Bernard Quentin Augustus Pitts, , often known by his initials as B. Q. Pitts, is a Belizean politician and a member of the United Democratic Party of Belize.

==Career==
Pitts was Speaker of the House of Representatives in the Parliament from 1993 to 1998. He is also a lawyer in private practice, the senior partner in the law firm of Pitts and Elrington along with his Cabinet colleague Wilfred Elrington. Following the Belize Constitution (Seventh Amendment) Bill which removed the Constitution of Belize's requirement that the Attorney-General be a member of the House or Senate, PM Dean Barrow appointed him to the position of AG in place of Elrington.
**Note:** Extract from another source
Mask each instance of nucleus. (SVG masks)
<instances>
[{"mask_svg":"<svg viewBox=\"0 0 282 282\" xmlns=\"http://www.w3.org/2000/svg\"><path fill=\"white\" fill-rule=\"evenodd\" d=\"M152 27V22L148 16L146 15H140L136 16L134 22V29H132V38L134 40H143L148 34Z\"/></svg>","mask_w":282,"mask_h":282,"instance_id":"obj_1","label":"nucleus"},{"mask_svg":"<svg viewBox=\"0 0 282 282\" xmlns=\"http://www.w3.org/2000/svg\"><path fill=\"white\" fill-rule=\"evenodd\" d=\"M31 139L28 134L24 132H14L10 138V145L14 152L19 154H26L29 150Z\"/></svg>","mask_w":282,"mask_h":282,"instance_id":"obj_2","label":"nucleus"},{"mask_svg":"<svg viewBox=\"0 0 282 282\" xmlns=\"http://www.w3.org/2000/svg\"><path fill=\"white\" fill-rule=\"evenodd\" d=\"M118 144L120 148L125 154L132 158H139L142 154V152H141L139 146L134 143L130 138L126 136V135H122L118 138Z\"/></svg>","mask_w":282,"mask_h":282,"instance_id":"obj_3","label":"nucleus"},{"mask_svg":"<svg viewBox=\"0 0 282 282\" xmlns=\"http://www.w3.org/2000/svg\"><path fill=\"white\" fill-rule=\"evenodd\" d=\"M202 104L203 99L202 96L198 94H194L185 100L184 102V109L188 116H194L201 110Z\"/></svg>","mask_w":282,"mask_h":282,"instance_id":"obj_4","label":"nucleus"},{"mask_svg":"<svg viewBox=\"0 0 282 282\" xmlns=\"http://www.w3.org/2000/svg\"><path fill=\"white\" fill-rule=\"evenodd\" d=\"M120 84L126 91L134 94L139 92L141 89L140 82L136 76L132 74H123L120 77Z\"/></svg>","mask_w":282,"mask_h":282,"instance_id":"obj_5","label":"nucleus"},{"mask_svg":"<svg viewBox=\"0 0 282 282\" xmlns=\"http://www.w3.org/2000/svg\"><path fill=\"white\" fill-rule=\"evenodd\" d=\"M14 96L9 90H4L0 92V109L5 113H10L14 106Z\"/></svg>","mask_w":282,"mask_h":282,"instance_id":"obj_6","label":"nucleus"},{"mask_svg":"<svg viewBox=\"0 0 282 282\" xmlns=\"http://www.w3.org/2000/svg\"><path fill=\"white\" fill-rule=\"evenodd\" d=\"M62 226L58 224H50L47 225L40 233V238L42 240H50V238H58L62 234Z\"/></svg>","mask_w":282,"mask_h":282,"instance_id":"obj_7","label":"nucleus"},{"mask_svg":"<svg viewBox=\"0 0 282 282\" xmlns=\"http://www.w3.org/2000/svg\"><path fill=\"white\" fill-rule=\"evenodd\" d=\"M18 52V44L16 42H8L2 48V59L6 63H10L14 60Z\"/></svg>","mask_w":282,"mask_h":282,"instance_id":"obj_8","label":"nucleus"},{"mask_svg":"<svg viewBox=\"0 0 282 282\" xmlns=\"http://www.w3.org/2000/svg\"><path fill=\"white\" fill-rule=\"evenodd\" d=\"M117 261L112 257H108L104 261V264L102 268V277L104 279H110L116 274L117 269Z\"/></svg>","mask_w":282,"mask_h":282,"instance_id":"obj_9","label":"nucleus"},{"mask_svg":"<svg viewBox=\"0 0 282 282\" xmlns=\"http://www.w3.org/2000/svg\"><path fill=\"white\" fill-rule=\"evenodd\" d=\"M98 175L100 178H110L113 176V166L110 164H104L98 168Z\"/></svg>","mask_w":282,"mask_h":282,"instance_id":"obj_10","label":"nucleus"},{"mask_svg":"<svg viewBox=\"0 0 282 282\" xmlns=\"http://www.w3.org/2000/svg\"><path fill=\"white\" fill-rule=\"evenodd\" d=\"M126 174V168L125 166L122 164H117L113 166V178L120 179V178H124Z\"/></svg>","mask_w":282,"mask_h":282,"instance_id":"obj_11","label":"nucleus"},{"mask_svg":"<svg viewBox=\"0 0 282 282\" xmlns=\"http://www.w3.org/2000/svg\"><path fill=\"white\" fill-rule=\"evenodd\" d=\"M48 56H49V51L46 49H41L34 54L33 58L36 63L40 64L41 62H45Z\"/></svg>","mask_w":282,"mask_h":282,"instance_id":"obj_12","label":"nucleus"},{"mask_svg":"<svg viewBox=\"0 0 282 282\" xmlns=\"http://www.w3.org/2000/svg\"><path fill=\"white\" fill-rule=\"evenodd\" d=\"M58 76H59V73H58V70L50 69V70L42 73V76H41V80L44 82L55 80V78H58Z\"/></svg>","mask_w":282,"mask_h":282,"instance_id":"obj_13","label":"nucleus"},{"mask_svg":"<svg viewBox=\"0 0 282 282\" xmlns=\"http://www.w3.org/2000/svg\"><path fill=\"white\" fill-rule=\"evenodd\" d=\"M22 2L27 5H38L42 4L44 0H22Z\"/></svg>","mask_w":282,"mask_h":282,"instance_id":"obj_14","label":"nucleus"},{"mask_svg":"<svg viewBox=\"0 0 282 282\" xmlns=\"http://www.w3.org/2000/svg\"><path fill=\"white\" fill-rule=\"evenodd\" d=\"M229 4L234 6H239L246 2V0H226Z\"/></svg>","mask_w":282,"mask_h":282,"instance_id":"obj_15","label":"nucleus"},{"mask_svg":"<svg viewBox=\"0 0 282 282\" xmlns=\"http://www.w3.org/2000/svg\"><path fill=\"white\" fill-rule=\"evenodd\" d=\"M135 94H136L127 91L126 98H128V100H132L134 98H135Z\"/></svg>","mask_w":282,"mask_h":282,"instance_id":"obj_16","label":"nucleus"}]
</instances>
However, his term was marked by poor relations with the Belize Bar Association, particularly over the issue of the Belize Constitution (Ninth Amendment) Bill, and in 2012 Elrington took over the post of AG again, taking everything back to the situation as it was before 2008. Pitts was appointed Commander of the Order of the British Empire (CBE) in the 2012 New Year Honours.

==Personal life==
Bernard Q. Pitts Sr. is married to Valda Icene Pitts. Pitts's daughter Sharon Pitts-Robateau is also a partner and currently the head of his law firm. Pitts' son Bernard Q. Pitts Jr. is a politician. He ran and was elected under the United Democratic Party banner for a seat on the Belize City Council in the 2012 elections.